Collected data
------

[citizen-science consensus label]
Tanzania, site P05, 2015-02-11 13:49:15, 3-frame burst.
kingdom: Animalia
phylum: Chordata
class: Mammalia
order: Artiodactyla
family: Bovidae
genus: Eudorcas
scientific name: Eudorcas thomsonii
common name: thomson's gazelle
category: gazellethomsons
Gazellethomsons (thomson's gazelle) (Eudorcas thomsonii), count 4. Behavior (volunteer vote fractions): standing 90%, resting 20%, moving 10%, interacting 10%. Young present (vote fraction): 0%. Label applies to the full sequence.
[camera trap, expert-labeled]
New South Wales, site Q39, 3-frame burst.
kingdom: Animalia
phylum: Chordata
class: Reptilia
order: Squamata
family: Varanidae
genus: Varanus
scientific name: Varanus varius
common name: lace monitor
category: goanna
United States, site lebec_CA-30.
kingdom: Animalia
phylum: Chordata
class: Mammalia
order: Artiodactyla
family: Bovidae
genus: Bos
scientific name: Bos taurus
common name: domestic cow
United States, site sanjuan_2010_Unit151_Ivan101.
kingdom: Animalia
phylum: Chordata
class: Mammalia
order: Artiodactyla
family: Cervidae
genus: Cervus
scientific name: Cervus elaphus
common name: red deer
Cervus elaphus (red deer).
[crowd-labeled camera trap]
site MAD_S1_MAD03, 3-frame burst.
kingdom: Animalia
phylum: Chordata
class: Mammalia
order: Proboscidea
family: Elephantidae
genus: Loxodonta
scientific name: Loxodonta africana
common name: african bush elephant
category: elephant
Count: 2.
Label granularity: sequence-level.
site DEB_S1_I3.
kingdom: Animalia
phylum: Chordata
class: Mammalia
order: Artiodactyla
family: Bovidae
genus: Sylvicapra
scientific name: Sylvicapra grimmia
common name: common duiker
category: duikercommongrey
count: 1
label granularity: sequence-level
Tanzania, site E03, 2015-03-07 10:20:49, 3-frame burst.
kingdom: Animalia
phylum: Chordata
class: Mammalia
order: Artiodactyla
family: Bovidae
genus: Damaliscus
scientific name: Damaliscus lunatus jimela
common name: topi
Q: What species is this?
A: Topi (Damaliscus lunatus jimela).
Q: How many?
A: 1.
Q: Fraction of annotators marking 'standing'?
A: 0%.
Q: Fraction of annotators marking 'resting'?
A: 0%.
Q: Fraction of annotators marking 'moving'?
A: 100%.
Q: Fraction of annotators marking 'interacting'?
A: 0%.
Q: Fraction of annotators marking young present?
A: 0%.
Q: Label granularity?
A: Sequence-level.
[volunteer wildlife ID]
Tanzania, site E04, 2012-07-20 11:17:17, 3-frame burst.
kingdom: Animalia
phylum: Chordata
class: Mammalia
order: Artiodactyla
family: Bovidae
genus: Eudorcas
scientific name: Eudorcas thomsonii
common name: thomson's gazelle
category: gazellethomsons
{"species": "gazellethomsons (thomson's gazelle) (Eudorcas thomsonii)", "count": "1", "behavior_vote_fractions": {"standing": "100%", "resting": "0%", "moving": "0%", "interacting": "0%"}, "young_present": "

------

(What is required) Find out how many lines in the entries above hold "annotators", then reply with that figure and nothing else.

(Task response) 5